## Vorliegender Text
----------
Der Gedichtladen

Gedanken aus dem Leben, für das Leben

Kolumne KW36

Kleistisches

 

„Nur die vollen und über­schwäng­lichen Ge­nüs­se, die in dem er­freu­lichen An­schau­en der mora­lische Schön­heit unse­res eige­nen We­sens lie­gen“, stel­len das per­fekte Glück dar, nach dem alles strebt.
Diese Nabelschau empfiehlt uns kein anderer als Kleist, der ein Schwärmer war, wenn es um das eigene Ich ging oder dessen erfreu­liche Prospekte, wie „sich selbst auf eine Stufe näher der Gottheit zu stellen“.
Wollte man es nach heutigen Maßstäben bewerten, so war es Kleist schon Anfang des zwanzigsten Jahrhunderts gelungen zum „Liebling der Unverstandenen mit zerrisse­nem Herzen“ zu avancieren.
----------
## Datensatzauszüge

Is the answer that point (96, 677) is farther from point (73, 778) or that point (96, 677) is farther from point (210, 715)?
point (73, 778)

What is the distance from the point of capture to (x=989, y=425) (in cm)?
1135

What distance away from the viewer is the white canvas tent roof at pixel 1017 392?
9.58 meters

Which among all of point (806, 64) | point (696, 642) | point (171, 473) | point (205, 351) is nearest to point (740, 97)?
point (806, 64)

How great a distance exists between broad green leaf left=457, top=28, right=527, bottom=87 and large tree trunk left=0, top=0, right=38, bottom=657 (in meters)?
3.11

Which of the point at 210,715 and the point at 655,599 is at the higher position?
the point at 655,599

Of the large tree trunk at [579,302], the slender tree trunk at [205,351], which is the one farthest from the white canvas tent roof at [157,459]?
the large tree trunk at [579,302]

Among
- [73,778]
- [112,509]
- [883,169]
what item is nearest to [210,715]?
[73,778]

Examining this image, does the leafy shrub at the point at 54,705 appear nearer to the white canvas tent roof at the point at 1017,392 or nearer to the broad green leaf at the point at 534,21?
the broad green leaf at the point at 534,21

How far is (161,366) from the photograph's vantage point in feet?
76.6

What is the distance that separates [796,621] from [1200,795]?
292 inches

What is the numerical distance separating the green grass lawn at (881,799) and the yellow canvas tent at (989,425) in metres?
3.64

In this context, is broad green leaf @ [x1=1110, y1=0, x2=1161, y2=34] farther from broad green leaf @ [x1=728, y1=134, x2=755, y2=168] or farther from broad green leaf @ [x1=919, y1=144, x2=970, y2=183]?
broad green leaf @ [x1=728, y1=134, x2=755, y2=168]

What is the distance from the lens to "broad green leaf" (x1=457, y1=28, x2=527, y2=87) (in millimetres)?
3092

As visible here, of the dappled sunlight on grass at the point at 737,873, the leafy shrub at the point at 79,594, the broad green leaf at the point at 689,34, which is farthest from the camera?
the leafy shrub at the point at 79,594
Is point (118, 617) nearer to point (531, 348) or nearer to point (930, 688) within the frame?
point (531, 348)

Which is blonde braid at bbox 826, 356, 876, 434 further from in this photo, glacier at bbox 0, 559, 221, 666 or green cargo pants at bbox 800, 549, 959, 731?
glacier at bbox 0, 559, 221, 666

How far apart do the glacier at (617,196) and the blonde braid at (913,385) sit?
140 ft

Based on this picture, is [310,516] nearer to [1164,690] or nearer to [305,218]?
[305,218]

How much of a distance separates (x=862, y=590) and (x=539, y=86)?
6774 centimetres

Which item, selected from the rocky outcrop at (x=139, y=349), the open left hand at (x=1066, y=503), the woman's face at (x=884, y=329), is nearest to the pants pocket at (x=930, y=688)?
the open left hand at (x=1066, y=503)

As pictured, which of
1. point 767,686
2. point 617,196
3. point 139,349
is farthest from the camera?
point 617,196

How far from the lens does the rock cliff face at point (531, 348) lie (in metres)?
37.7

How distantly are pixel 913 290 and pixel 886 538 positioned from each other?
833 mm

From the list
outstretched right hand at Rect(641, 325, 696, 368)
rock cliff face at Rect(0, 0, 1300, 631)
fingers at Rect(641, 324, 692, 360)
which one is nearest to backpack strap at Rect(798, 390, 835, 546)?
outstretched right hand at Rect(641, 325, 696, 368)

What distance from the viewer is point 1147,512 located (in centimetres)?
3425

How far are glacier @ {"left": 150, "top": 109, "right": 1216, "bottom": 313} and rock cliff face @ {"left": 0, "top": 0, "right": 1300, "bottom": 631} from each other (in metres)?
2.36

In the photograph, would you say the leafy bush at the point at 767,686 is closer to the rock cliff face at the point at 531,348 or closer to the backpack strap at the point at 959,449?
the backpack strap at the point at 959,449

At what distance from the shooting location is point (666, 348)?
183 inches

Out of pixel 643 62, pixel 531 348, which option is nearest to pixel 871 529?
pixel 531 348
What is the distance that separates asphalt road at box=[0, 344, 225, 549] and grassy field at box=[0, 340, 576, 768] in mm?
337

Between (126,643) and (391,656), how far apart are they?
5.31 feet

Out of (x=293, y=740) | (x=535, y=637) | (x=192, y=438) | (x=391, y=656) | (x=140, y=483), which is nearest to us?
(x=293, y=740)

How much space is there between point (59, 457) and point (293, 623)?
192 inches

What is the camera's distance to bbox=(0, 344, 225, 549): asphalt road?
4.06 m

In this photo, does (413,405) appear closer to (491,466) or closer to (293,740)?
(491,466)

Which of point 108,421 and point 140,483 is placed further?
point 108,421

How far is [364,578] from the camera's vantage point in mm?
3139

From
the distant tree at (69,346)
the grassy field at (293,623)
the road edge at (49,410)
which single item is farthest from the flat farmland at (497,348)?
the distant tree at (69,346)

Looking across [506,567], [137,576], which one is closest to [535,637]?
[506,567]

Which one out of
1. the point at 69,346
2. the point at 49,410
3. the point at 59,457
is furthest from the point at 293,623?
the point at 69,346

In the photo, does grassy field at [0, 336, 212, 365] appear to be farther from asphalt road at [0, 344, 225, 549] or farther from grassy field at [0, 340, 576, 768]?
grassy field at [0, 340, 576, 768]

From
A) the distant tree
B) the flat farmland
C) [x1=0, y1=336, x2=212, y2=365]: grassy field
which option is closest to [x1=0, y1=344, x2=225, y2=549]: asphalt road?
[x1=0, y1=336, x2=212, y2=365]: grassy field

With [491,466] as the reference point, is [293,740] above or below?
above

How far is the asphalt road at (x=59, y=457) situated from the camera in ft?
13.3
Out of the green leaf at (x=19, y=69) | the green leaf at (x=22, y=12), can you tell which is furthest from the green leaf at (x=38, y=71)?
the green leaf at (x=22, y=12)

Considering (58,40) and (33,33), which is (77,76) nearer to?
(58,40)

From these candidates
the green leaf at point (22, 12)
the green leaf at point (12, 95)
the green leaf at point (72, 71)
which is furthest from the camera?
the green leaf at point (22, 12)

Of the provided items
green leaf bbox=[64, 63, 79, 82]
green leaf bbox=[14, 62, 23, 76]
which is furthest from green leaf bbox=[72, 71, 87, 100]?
----------
## Aufgabenstellung
Schreiben Sie aus der Kolumne über Kleist die Stelle wörtlich ab, die bei „Der Gedichtladen“ beginnt und bei „dem alles strebt.“ endet.

## Antwortfeld
Der Gedichtladen

Gedanken aus dem Leben, für das Leben

Kolumne KW36

Kleistisches

 

„Nur die vollen und über­schwäng­lichen Ge­nüs­se, die in dem er­freu­lichen An­schau­en der mora­lische Schön­heit unse­res eige­nen We­sens lie­gen“, stel­len das per­fekte Glück dar, nach dem alles strebt.